START Provided records

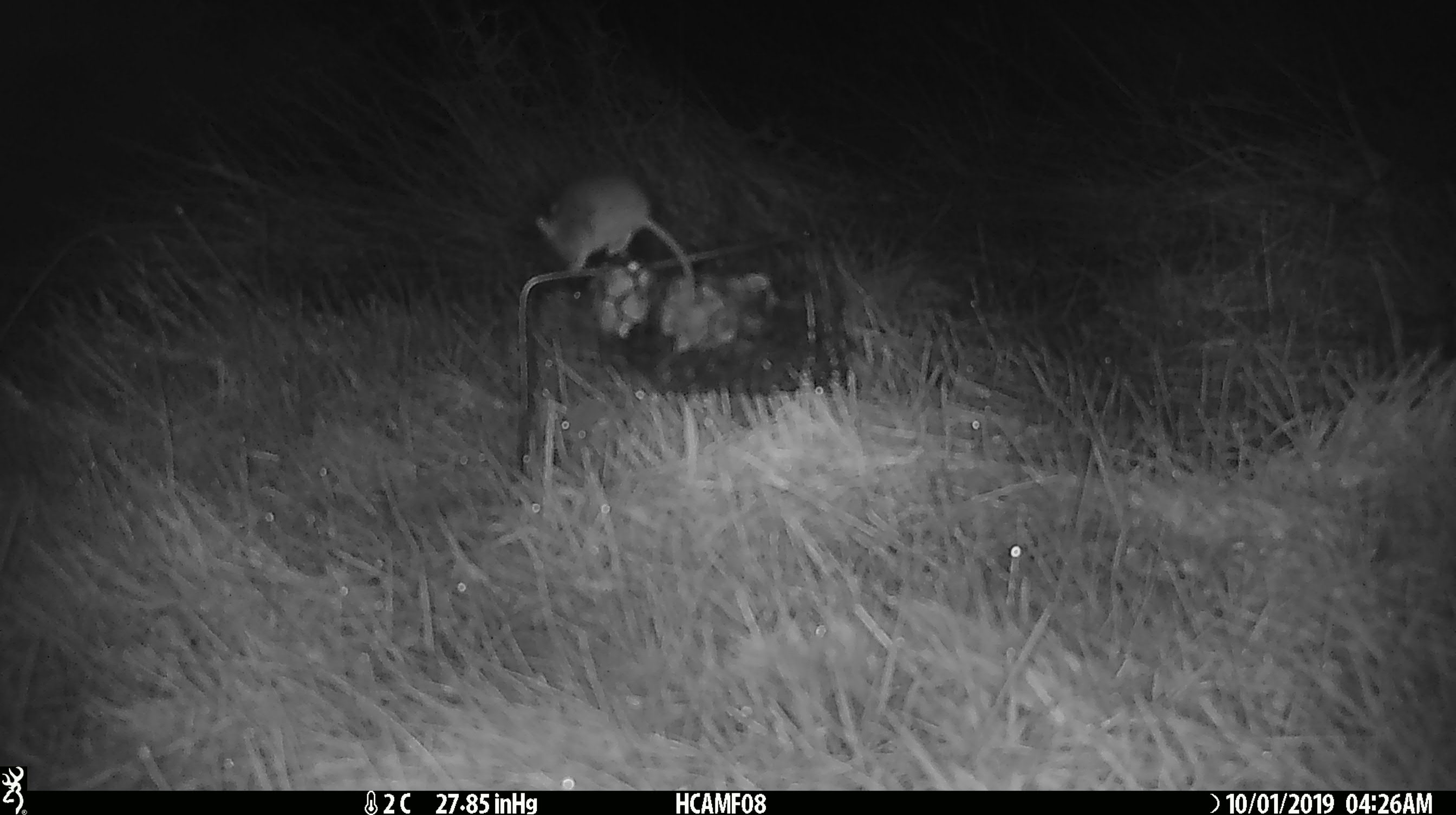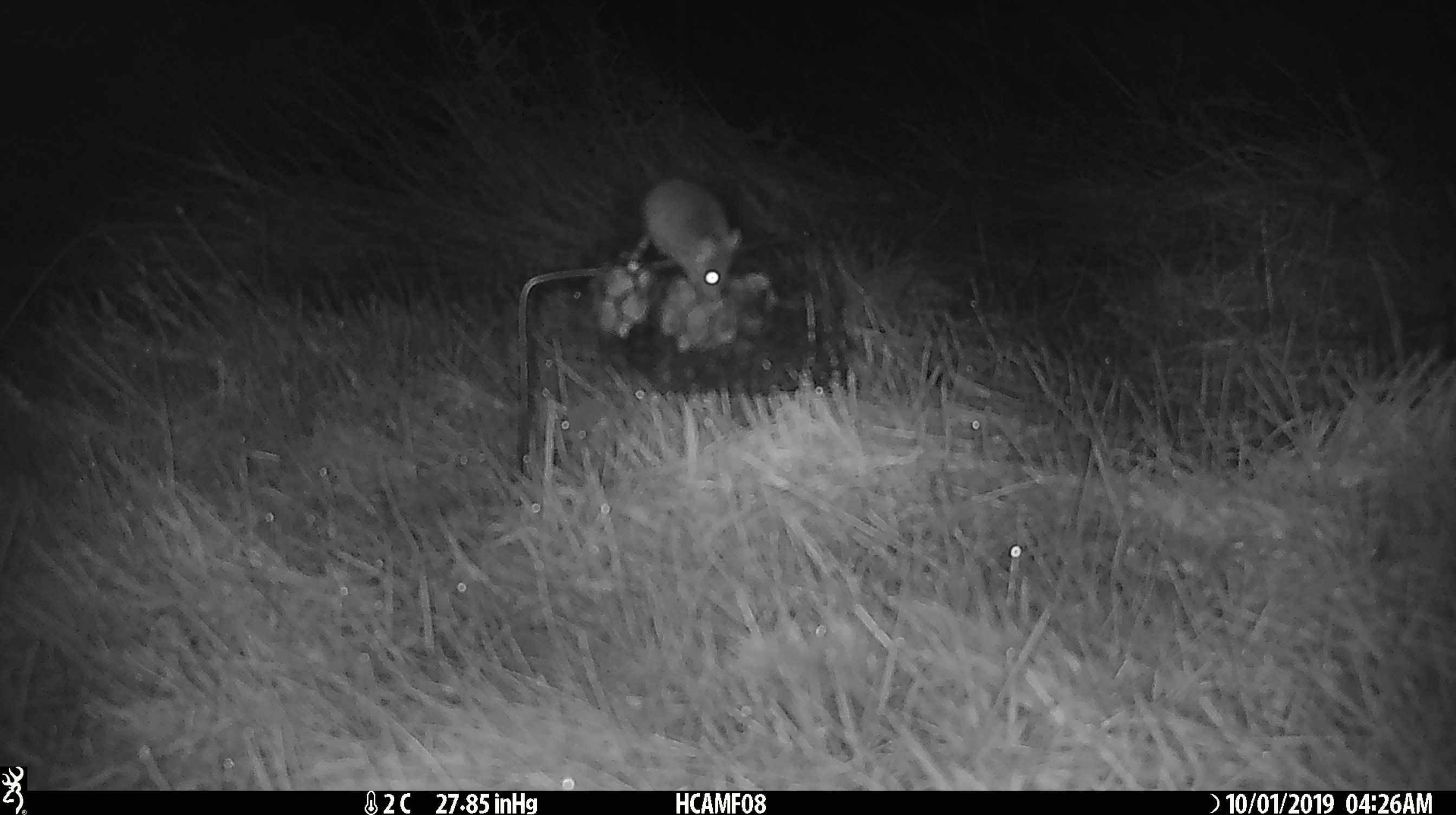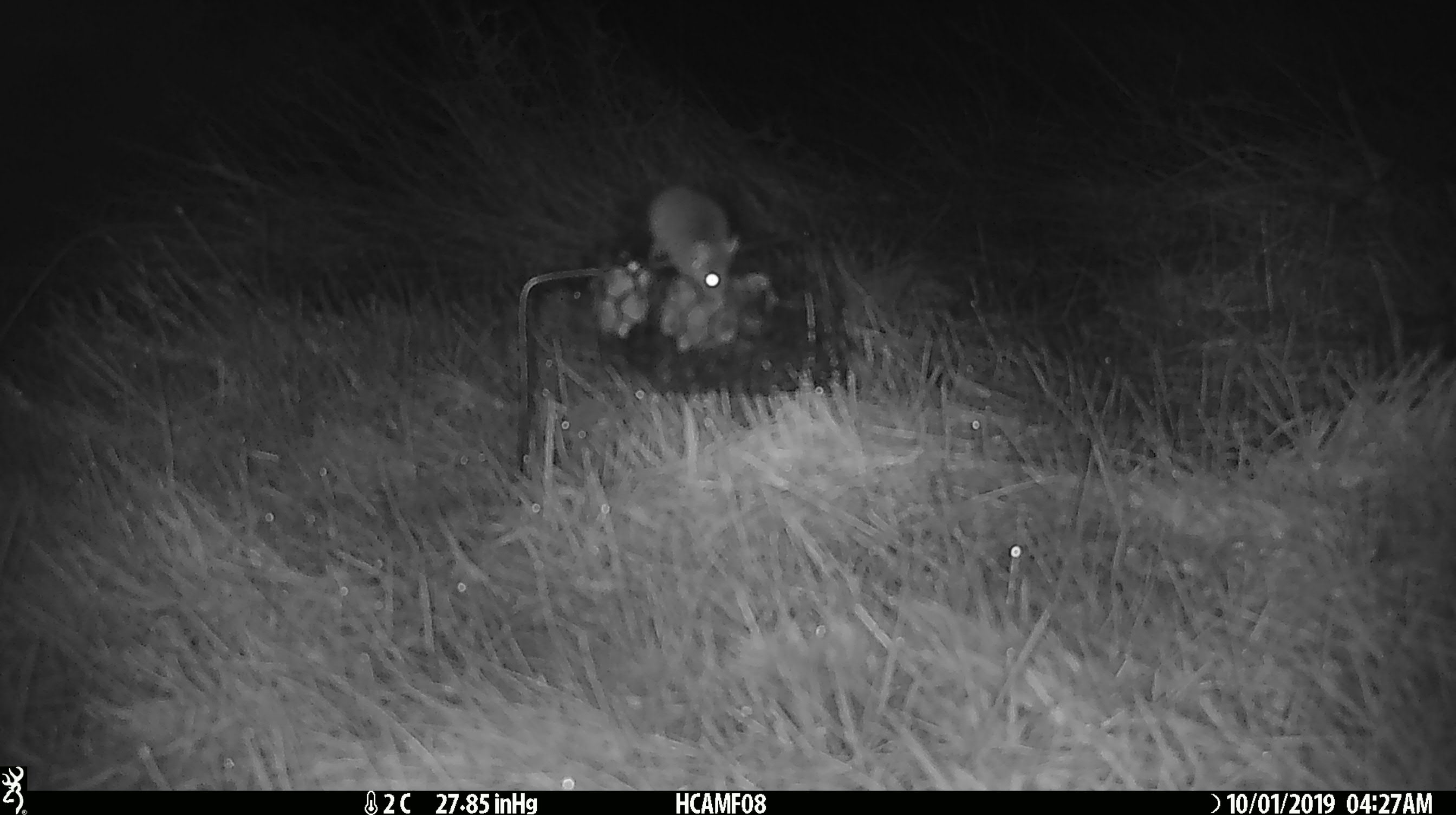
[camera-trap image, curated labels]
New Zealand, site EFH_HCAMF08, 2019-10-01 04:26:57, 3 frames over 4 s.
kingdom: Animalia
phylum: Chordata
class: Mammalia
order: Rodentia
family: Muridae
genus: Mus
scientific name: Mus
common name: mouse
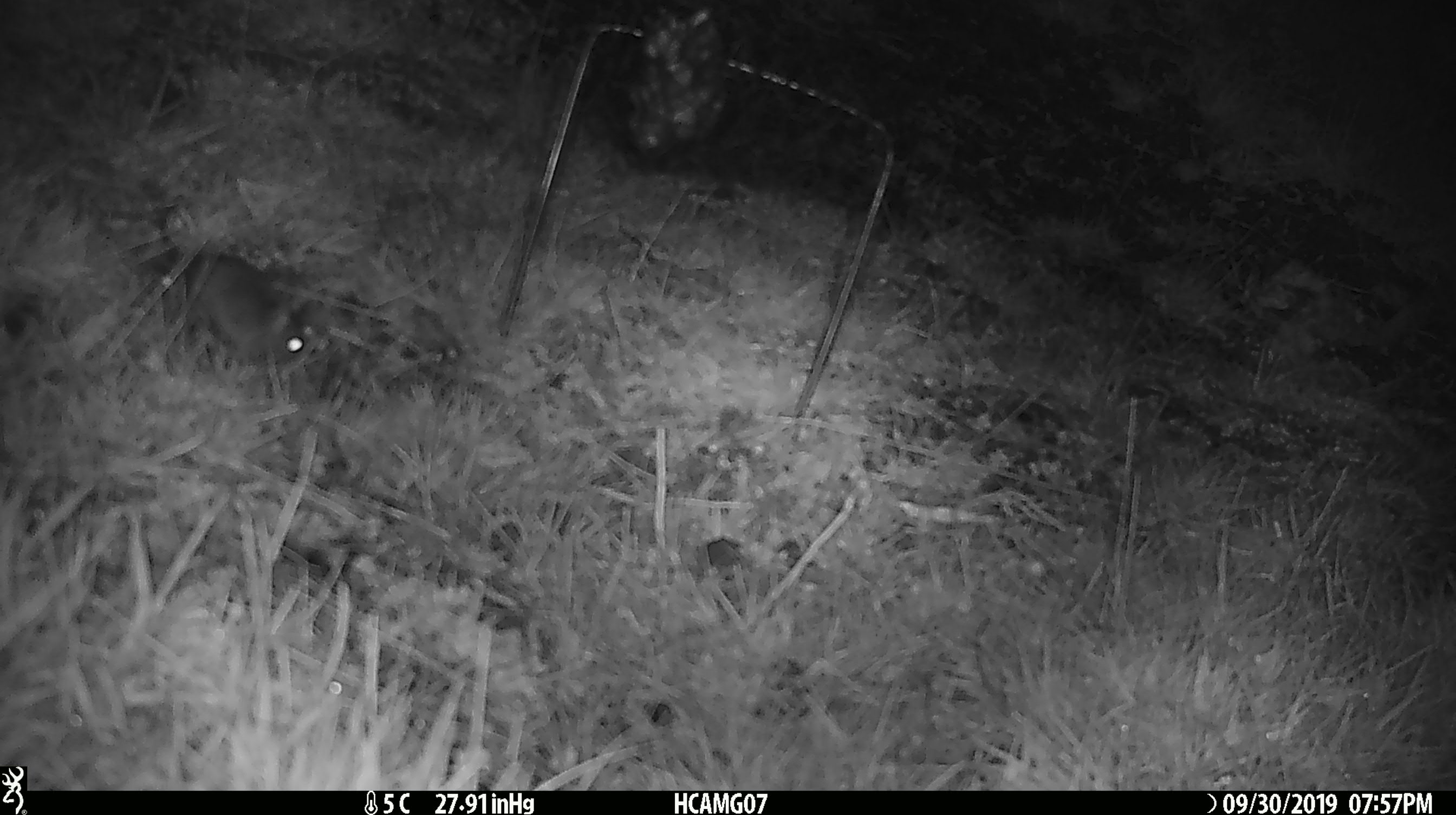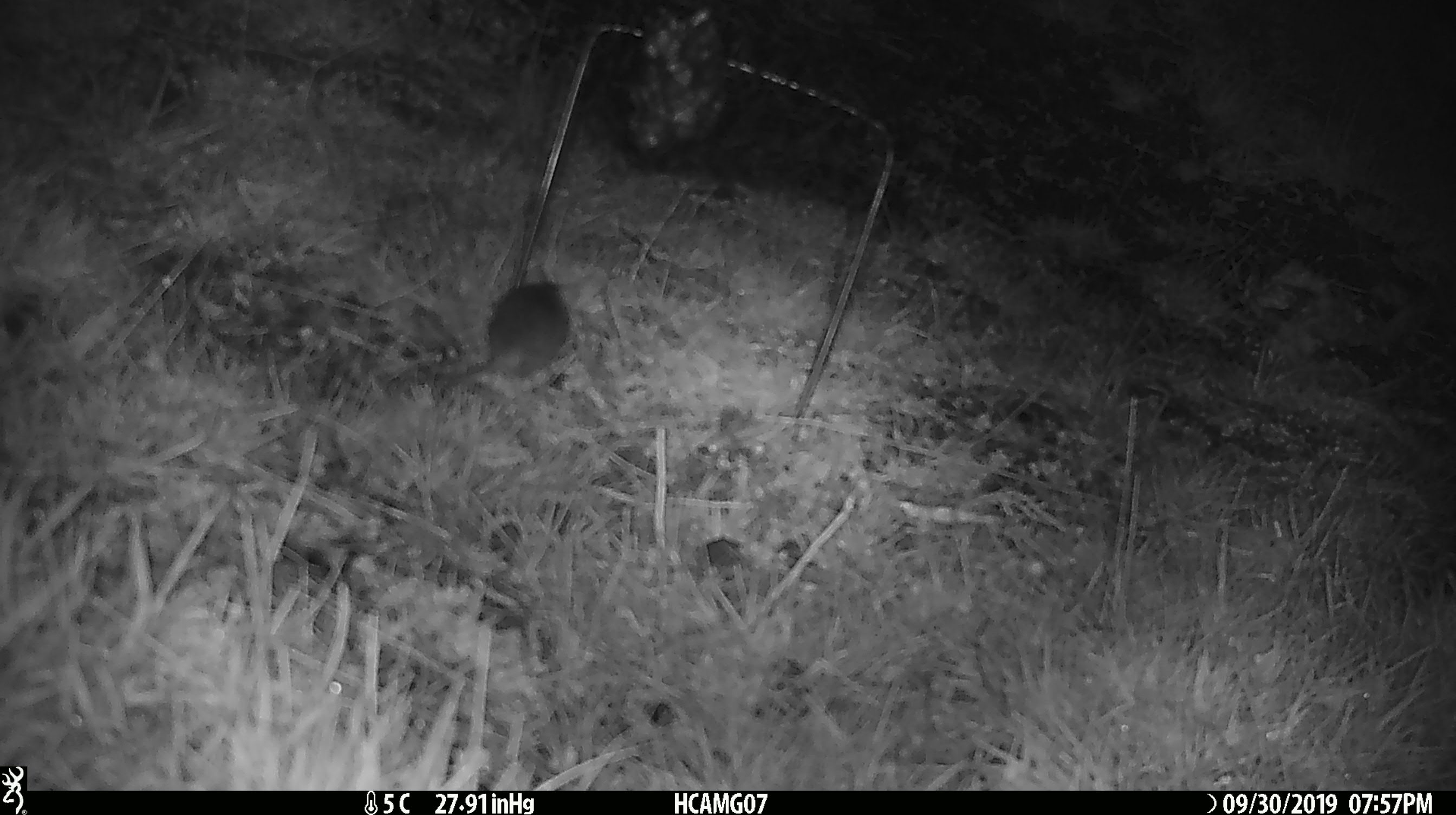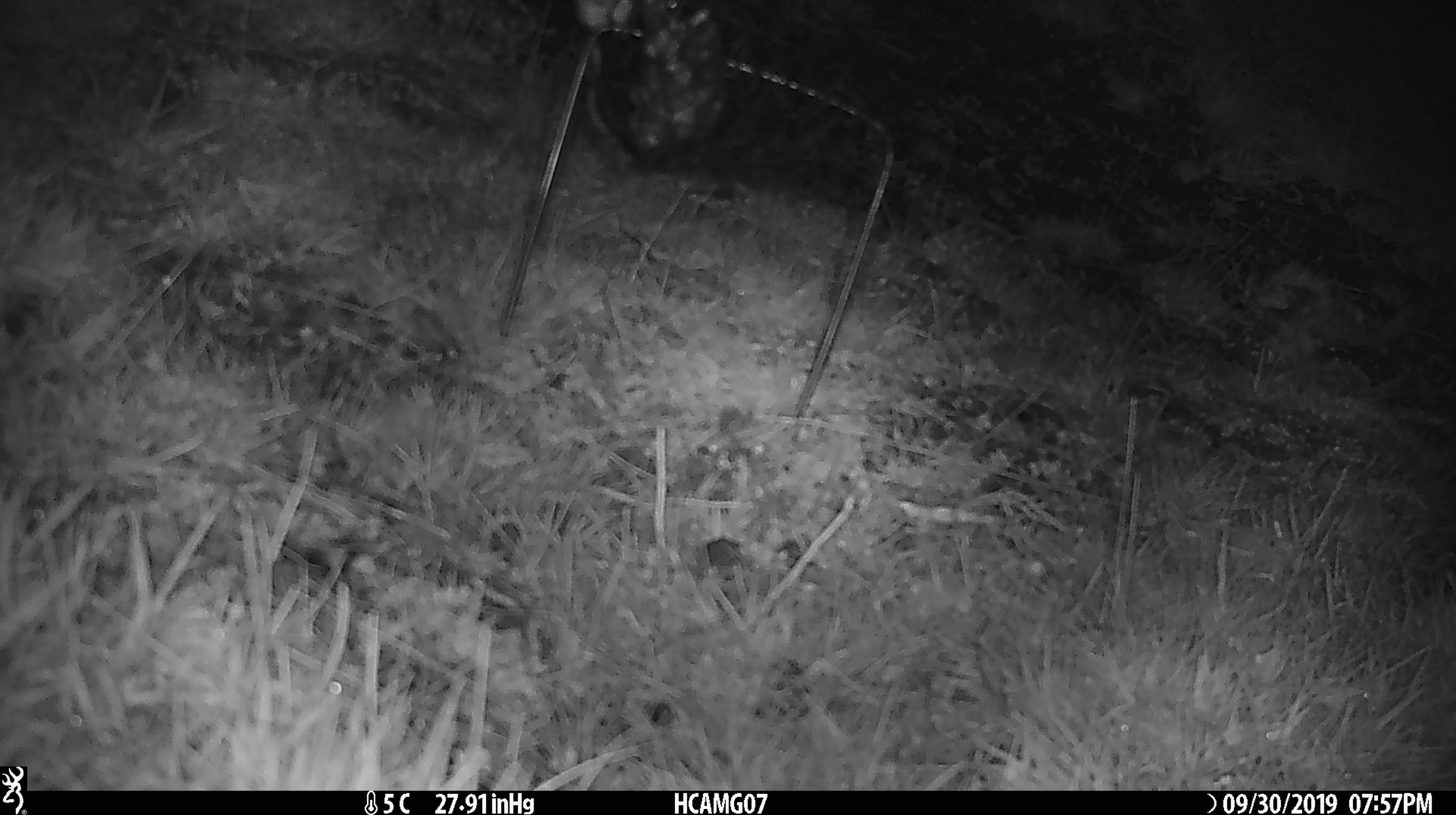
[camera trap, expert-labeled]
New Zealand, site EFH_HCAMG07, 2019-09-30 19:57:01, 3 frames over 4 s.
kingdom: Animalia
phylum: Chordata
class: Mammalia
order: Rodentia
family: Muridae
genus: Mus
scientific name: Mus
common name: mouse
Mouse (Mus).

END Provided records

Retype the entries above exactly, starting at their first line and ending with the line that holds "[camera trap, expert-labeled]"; pictures stay out.

* [Response]:
[camera-trap image, curated labels]
New Zealand, site EFH_HCAMF08, 2019-10-01 04:26:57, 3 frames over 4 s.
kingdom: Animalia
phylum: Chordata
class: Mammalia
order: Rodentia
family: Muridae
genus: Mus
scientific name: Mus
common name: mouse
[camera trap, expert-labeled]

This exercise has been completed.